## SUPPLIED DATA
== Segment start ==

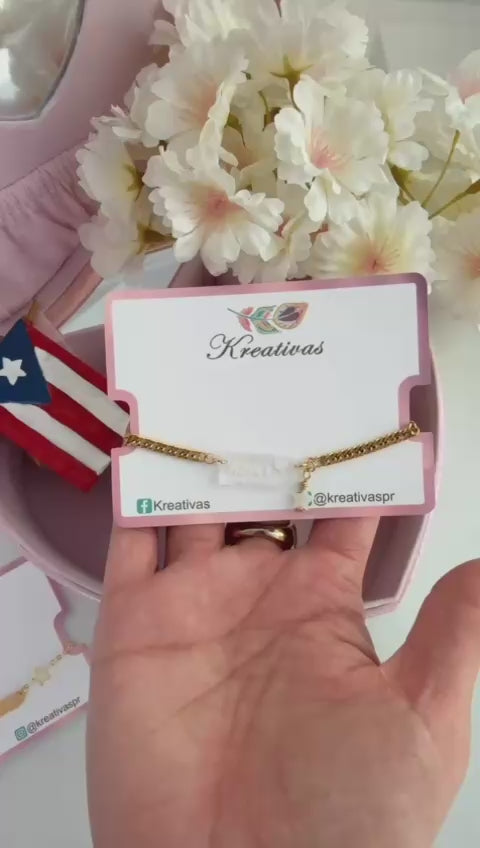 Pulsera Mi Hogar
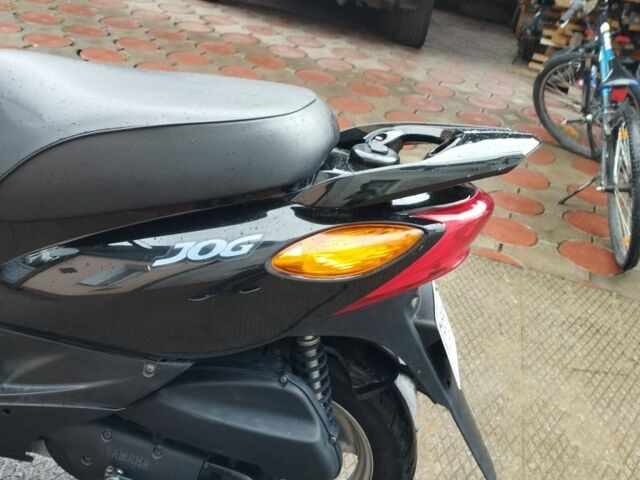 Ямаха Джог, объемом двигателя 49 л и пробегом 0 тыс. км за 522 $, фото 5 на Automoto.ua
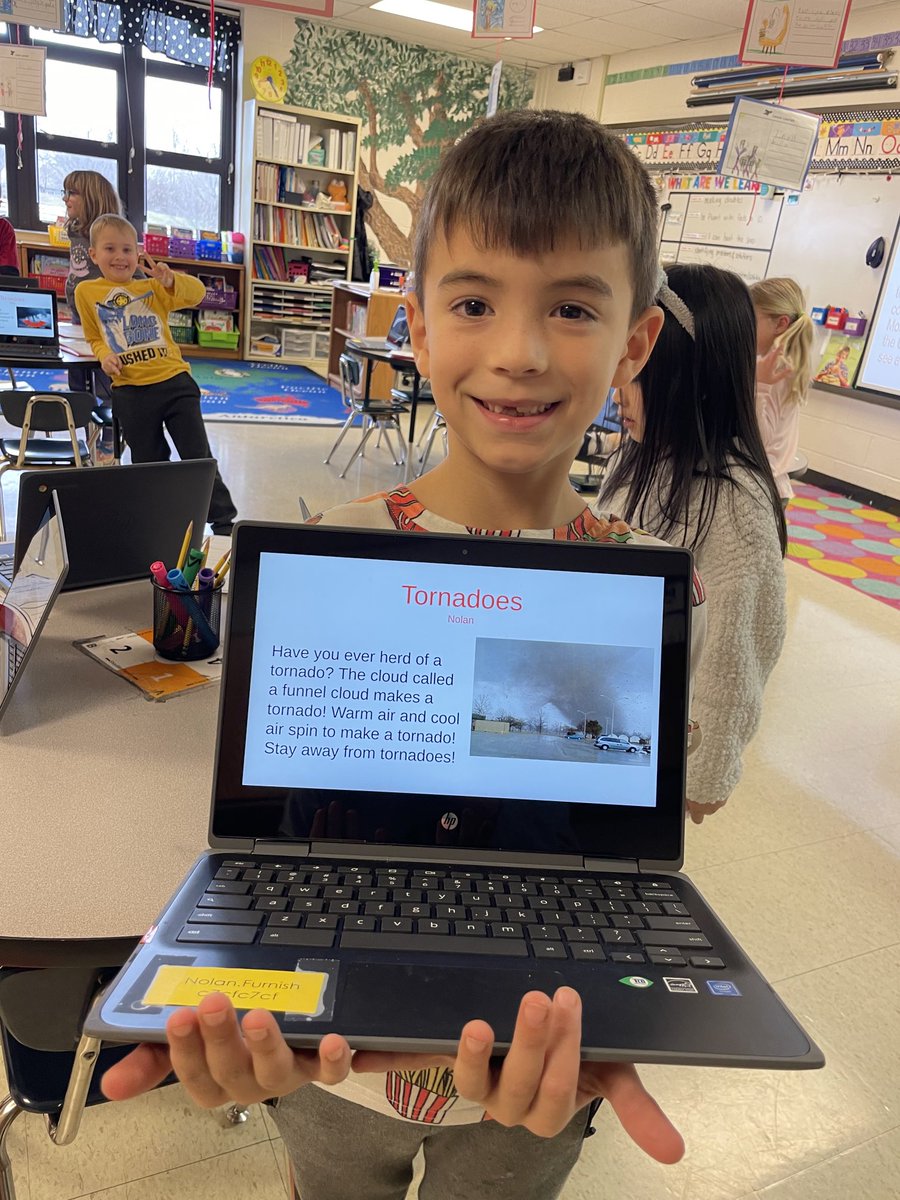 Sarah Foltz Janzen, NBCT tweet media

== Segment end ==

## GOAL OF THE EXERCISE
Wording must stay exact. Give again the lines from the line with "Ямаха Джог, объемом" through the last line of the listing, both ends included, without pictures.

## OUTPUT
 Ямаха Джог, объемом двигателя 49 л и пробегом 0 тыс. км за 522 $, фото 5 на Automoto.ua
 Sarah Foltz Janzen, NBCT tweet media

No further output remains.